Extrait du document:
Jeudi 12 juin 2008, au journal télévisé, un communiqué de presse, suivi d'une cérémonie de signature de partenariat, est rendu public. Il parle de la présence de Pétrosen dans le capital du projet de dépôt de produits d'hydrocarbures et de produits liquides. Présentés comme deux vieux copains, M. Amadou Mbacké Sèye et M. Samuel Sarr jouent les acteurs. Ils annoncent l'entrée de l'État du Sénégal dans le capital du dépôt; qui devient du coup Sen-Stock. Que s'est-il passé ? Comment en est-on arrivé là? Que se cache derrière cet accord?

Voici quelques questions qui ont assailli nos esprits de fouineurs et nous ont obligé à nous intéresser à ce projet dont nous avions eu vent au tout début de son montage financier. Citoyen sénégalais, M. Amadou Mbacké Sèye est l'un des rares Sénégalais qui se sont intéressés au secteur énergétique, en osant y investir leur patrimoine. C'est son patriotisme porté en bandoulière qui l'a mené à créer un conglomérat d'entreprises à Dakar: Diprom.

Cette structure dont dépendent Touba Oïl, Touba Gaz, entre autres sociétés est basée sur la route de Rufisque. Et, elle fait travailler plus de 800 employés disséminés un peu partout à travers le pays. Une succursale de l'entreprise est, depuis quelques mois, fonctionnelle en Gambie; pays par lequel l'homme ambitionne de conquérir l'UEMOA. Ayant compris la nécessité de sortir son pays de la dépendance énergétique, M. Amadou Mbacké Sèye s'est très tôt investi dans le domaine de l'énergie ; avec la construction du seul stock de butane existant au Sénégal. Ce dépôt construit dans la zone de Kounoune a une capacité de 150.000 tonnes ; soit plus que la consommation mensuelle du Sénégal qui est de 130.000 tonnes.

Très ambitieux, l'homme avait aussi commencé la construction d'un sea-line. En plus de ces somptueux projets qui feront la fierté nationale, l'homme est aussi l'initiateur de celui du dépôt des hydrocarbures et produits liquides. Ce projet initié sur la baie de Hann est, à en croire des sources autorisées, est estimé à 35 milliards de F. Cfa. Une somme dont il ne dispose pas.

Travail à faire:
**A)** D'après l'extrait du document, quelle est la capacité du dépôt de butane construit dans la zone de Kounoune ?
**B)** Recopiez le passage de l'extrait du document qui commence par « Voici quelques questions » et se poursuit jusqu'à « à Dakar: Diprom. ».
**C)** Selon l'extrait du document, pourquoi M. Amadou Mbacké Sèye s'est-il investi très tôt dans le domaine de l'énergie ?

Lignes de données:
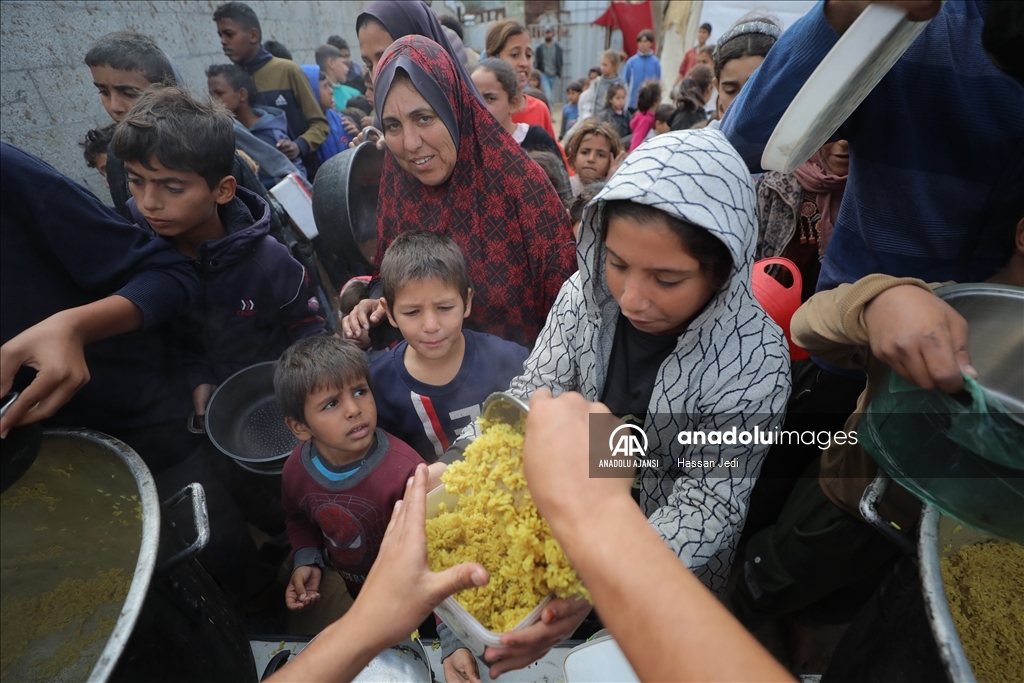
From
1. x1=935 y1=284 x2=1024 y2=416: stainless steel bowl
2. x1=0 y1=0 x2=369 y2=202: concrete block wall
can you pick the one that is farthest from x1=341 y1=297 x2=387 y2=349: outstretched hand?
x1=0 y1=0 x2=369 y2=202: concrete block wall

---

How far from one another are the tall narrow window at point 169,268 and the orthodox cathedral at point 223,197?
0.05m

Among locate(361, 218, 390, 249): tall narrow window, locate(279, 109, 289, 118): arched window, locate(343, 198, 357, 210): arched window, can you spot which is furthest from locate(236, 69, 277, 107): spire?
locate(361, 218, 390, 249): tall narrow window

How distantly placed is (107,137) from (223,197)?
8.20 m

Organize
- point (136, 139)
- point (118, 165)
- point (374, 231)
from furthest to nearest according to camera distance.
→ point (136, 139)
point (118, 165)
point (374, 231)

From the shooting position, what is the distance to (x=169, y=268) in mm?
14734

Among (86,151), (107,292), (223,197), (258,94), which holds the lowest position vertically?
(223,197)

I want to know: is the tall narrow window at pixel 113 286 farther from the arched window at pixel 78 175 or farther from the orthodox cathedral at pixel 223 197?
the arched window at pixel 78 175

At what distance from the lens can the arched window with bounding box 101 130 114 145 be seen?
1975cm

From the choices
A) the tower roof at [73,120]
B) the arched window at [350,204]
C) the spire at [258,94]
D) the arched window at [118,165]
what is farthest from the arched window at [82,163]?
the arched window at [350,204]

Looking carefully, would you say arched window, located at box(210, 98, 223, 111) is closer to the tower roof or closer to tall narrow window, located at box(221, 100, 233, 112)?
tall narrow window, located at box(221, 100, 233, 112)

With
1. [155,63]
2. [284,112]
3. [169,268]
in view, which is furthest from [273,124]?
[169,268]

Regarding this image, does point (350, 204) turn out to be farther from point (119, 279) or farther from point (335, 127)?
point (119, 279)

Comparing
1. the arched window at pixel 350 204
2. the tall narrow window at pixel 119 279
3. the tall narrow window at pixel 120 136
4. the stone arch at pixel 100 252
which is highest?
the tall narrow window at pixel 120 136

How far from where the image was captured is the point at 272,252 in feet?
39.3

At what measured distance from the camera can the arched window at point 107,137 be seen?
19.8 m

Tâches résolues:
**A)** 150.000 tonnes.

**B)**
Voici quelques questions qui ont assailli nos esprits de fouineurs et nous ont obligé à nous intéresser à ce projet dont nous avions eu vent au tout début de son montage financier. Citoyen sénégalais, M. Amadou Mbacké Sèye est l'un des rares Sénégalais qui se sont intéressés au secteur énergétique, en osant y investir leur patrimoine. C'est son patriotisme porté en bandoulière qui l'a mené à créer un conglomérat d'entreprises à Dakar: Diprom.

**C)** Il avait compris la nécessité de sortir son pays de la dépendance énergétique.